= Selection =
——————

Edwin UY <edwin.uy@gmail.com> writes:
> I thought it could be the backend has sent something back to the client but
> it never received it and it just kept on doing the same at some intervals.
Your pg_stat_activity output shows the backend is idle, meaning it's
waiting for a client command. While the session has been around for
days, we can see the last client command was about 47 minutes ago,
from your "now() - pg_stat_activity.query_start AS duration" column.
I see no reason to think there is anything interesting here at all,
except for a client that is sitting doing nothing for long periods.
regards, tom lane
Hi,
The log you expose doesn’t mean a dead lock! It comes from setting deadlock_timeout parameter. Its value is 1 second by default. When a session waits for a lock more than this threshold then a test to see if we are in a deadlock condition is triggered. It is simply that we are waiting to obtain a lock for longer that the value of deadlock_timeout. Any way it could be interpreted as a performance problem when we are frequently waiting more than 1 sec for a lock…
Regards
Michel SALAIS
De : Edwin UY <edwin.uy@gmail.com>
Envoyé : lundi 11 novembre 2024 07:45
À : Tom Lane <tgl@sss.pgh.pa.us>
Cc : David G. Johnston <david.g.johnston@gmail.com>; pgsql-admin@lists.postgresql.org
Objet : Re: How to check if session is a hung thread/session
Thanks Tom,
OK, I've decided to 'painfully' look at the PostgreSQL RDS logs and it is showing something like below.
There seems to be a locking/deadlock issue of some sort somewhere.

——————

Rows of spatial question data:
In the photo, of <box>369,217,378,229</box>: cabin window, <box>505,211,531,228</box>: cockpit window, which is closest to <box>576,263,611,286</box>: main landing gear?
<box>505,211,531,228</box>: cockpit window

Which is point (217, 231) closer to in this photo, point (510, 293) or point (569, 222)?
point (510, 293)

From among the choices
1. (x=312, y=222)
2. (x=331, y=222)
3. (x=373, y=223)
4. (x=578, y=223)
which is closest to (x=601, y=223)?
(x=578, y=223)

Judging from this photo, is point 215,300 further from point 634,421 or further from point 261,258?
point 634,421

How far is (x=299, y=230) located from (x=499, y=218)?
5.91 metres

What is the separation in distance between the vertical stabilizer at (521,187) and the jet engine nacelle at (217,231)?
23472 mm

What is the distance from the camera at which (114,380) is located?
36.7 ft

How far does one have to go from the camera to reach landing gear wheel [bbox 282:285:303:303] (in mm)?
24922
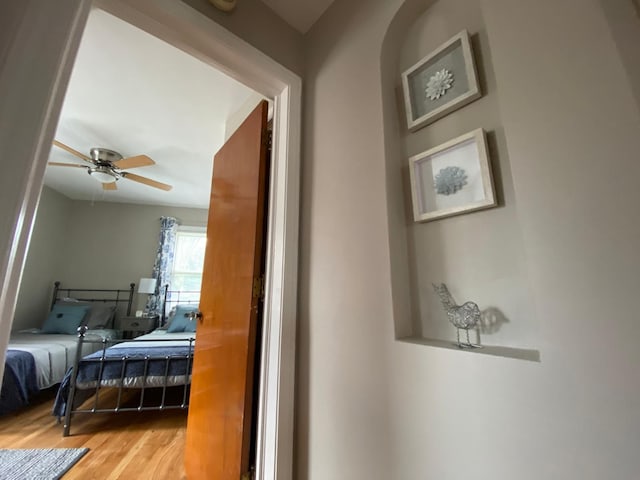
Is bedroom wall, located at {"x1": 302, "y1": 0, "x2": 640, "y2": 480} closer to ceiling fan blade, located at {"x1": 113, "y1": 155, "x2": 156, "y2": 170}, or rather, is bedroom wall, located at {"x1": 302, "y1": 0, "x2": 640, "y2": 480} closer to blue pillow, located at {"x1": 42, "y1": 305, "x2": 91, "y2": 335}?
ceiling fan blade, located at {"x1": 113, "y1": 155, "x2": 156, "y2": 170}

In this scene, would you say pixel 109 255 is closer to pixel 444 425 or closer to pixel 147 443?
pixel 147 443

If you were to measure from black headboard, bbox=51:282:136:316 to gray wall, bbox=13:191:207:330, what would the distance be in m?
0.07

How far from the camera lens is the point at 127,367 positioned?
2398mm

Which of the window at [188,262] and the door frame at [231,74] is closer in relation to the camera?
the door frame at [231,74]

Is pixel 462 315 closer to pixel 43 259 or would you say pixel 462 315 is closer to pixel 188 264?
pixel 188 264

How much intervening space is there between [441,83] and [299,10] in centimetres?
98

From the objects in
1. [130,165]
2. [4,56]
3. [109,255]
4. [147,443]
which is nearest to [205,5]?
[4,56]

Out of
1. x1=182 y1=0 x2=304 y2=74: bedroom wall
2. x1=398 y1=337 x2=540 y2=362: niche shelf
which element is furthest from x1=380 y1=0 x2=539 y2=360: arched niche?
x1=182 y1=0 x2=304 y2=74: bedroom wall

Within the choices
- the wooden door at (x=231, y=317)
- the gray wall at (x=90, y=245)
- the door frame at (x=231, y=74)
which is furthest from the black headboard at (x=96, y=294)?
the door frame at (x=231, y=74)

——————

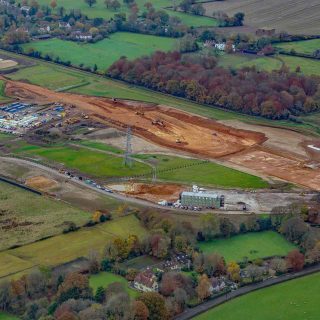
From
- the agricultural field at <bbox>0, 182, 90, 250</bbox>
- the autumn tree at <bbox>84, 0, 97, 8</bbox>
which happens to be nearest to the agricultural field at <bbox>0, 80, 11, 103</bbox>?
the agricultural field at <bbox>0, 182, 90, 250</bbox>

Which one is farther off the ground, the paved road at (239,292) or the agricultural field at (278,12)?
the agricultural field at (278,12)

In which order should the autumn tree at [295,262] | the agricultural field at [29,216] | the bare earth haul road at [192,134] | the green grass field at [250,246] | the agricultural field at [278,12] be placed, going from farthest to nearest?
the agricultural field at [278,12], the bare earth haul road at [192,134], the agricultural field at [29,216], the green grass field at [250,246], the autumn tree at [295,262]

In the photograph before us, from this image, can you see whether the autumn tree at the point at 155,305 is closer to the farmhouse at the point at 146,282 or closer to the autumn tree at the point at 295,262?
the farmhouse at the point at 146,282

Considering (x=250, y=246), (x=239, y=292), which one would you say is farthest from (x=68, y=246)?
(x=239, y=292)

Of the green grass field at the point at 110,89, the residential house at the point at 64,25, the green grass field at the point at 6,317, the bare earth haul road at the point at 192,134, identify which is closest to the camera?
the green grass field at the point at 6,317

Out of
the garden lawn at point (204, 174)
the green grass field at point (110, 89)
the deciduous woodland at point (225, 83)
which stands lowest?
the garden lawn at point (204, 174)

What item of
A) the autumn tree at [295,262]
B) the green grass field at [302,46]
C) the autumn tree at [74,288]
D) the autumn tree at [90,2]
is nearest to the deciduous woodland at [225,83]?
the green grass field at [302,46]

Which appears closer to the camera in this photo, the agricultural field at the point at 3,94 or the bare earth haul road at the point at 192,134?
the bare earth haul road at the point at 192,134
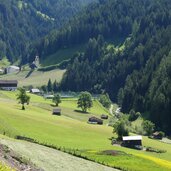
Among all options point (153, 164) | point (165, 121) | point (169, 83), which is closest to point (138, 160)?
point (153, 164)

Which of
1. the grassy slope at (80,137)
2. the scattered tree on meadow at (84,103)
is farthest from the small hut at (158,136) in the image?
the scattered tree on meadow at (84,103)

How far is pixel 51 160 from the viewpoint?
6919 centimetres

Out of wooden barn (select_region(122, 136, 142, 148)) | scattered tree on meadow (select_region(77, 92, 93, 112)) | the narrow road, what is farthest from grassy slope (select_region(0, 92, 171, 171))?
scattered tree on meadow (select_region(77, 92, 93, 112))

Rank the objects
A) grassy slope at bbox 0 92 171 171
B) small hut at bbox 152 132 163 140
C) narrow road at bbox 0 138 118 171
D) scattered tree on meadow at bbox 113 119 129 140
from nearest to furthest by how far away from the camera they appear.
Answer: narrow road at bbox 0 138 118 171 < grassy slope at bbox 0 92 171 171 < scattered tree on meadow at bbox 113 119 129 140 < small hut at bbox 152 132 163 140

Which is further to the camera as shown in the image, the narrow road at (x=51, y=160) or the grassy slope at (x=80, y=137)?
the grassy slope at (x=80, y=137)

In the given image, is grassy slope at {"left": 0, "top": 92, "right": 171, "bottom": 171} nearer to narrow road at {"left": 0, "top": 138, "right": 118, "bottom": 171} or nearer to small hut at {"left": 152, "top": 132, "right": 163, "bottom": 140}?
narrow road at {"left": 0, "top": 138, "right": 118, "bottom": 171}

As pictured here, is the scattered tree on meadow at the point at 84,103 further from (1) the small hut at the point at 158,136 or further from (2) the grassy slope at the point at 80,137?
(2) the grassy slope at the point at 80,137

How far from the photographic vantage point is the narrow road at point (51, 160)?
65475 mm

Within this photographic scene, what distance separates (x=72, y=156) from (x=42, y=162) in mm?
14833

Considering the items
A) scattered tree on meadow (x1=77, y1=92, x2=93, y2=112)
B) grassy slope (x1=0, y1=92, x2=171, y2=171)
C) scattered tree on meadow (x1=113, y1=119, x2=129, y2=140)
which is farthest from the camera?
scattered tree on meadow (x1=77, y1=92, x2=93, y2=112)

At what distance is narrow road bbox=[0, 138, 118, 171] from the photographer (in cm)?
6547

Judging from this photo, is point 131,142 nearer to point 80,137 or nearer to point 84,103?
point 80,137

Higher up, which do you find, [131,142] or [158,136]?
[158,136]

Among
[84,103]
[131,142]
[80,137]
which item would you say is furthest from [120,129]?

——————

= Challenge A =
According to the thread, what is the default value of the deadlock_timeout parameter?
= Challenge B =
Please copy the thread starting with "regards, tom lane" and going on through "something like below.", renaming "deadlock_timeout" to "deadlock_threshold".

= Result A =
1 second

= Result B =
regards, tom lane
Hi,
The log you expose doesn’t mean a dead lock! It comes from setting deadlock_threshold parameter. Its value is 1 second by default. When a session waits for a lock more than this threshold then a test to see if we are in a deadlock condition is triggered. It is simply that we are waiting to obtain a lock for longer that the value of deadlock_threshold. Any way it could be interpreted as a performance problem when we are frequently waiting more than 1 sec for a lock…
Regards
Michel SALAIS
De : Edwin UY <edwin.uy@gmail.com>
Envoyé : lundi 11 novembre 2024 07:45
À : Tom Lane <tgl@sss.pgh.pa.us>
Cc : David G. Johnston <david.g.johnston@gmail.com>; pgsql-admin@lists.postgresql.org
Objet : Re: How to check if session is a hung thread/session
Thanks Tom,
OK, I've decided to 'painfully' look at the PostgreSQL RDS logs and it is showing something like below.